## Stated exercise 1
Decide whether each statement agrees with the court passage below. Answer yes or no for each, quoting the words of the passage that settle it.
(a) The passage says City of Amarillo v. Hancock and Glass v. Smith reflect the Supreme Court's most recent views.
(b) The passage says a trial court with appellate jurisdiction from Civil Service Commission orders may substitute its own findings for the Commission's.
(c) The passage marks Montgomery v. City of Dallas as decided by this court.

We think we should say that our Supreme Court has recently rendered two very important decisions construing this pertinent statute. See City of Amarillo v. Hancock, Tex.Sup., 239 S.W.2d 788, and Glass v. Smith, Tex.Sup., 244 S.W.2d 645. These cases reflect the most recent views of the Supreme Court and they should be studied and followed in causes arising under this statute.

We think we should also say that no principle of law is better settled by our Supreme Court than that in cases where a trial court has appellate jurisdiction from the orders of the Civil Service Commission or an administrative agency, the trial court has no authority to substitute his findings for the findings of the Commission, and that such court necessarily would have no authority to put such findings into effect by means of a mandatory injunction. See Lone Star Gas Co. v. State, 137 Tex. 279, 153 S.W.2d 681; Trapp v. Shell Oil Co., 145 Tex. 323, 198 S.W.2d 424; City of San Angelo v. Boehme Bakery, 144 Tex. 281, 190 S.W.2d 67; Texas Consolidated Theatres v. Pittillo, 204 S.W.2d 396 (by this court); Montgomery v. City of Dallas, 245 S.W.2d 753 (by this court, er, ref.); Fire Dept. of City of Fort Worth v. City of Fort Worth, 147 Tex. 505, 217 S.W.2d 664.

## Stated exercise 2
Write out the lines of the listing from the one containing "How far from the camera position" through the end of the listing, inclusive.

## Task data
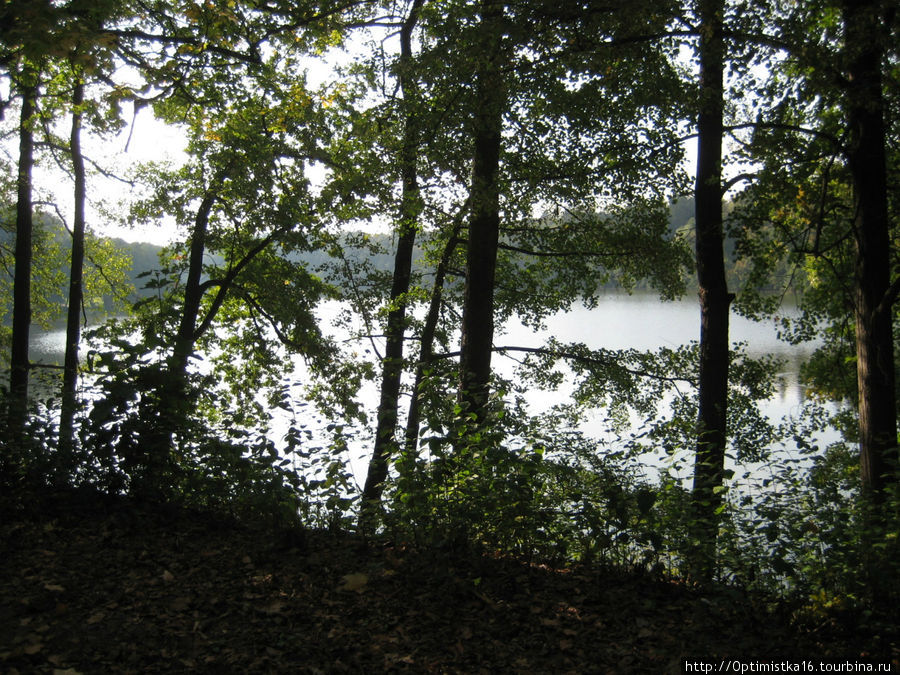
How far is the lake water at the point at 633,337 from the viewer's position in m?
20.2

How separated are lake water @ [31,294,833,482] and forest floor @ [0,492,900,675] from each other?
10.4 metres

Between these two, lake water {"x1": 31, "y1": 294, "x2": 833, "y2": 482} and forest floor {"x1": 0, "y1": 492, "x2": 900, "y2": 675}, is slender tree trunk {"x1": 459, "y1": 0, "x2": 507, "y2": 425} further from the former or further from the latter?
lake water {"x1": 31, "y1": 294, "x2": 833, "y2": 482}

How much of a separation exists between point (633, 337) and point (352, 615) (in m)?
25.9

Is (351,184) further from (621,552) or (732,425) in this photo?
(621,552)

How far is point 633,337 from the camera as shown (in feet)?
92.3

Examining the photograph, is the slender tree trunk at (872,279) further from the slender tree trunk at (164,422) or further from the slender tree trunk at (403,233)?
the slender tree trunk at (164,422)

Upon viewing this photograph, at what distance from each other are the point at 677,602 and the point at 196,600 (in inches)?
110

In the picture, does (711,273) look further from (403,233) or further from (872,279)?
(403,233)

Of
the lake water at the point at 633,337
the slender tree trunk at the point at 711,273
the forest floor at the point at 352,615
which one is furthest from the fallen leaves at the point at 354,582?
the lake water at the point at 633,337

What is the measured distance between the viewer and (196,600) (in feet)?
12.4

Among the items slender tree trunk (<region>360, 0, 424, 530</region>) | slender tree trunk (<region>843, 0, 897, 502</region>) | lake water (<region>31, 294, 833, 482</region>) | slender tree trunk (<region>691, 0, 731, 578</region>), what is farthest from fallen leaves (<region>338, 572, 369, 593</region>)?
lake water (<region>31, 294, 833, 482</region>)

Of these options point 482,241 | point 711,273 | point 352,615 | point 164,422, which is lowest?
point 352,615

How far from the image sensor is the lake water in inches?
795

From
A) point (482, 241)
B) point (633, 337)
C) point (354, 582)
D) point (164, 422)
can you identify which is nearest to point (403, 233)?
point (482, 241)
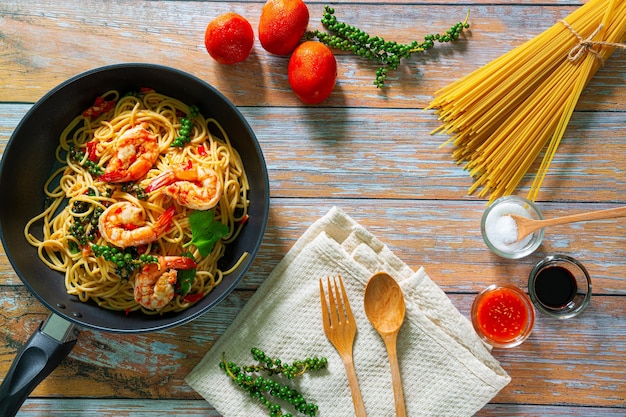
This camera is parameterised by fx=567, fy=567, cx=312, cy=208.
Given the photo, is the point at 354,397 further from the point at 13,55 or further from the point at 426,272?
the point at 13,55

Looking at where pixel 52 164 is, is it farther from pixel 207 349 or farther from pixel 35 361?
pixel 207 349

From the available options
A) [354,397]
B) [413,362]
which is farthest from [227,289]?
[413,362]

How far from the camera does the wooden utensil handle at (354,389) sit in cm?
194

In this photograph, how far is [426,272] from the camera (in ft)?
6.75

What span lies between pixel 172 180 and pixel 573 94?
1.40 metres

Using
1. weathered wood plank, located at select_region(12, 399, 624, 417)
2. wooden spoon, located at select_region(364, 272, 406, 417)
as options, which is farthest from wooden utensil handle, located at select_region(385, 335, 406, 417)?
weathered wood plank, located at select_region(12, 399, 624, 417)

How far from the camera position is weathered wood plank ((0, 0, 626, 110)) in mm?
2037

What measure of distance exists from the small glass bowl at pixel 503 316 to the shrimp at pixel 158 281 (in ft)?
3.37

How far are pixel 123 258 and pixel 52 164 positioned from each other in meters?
0.47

## Reply 1
(a) Yes: "These cases reflect the most recent views of the Supreme Court"
(b) No: "the trial court has no authority to substitute his findings for the findings of the Commission"
(c) Yes: "Montgomery v. City of Dallas, 245 S.W.2d 753 (by this court, er, ref.)"

## Reply 2
How far from the camera position is weathered wood plank ((0, 0, 626, 110)) in mm?
2037

What measure of distance exists from the small glass bowl at pixel 503 316 to the shrimp at pixel 158 281 (in ft)?
3.37

How far are pixel 123 258 and pixel 52 164 positioned from each other in meters?
0.47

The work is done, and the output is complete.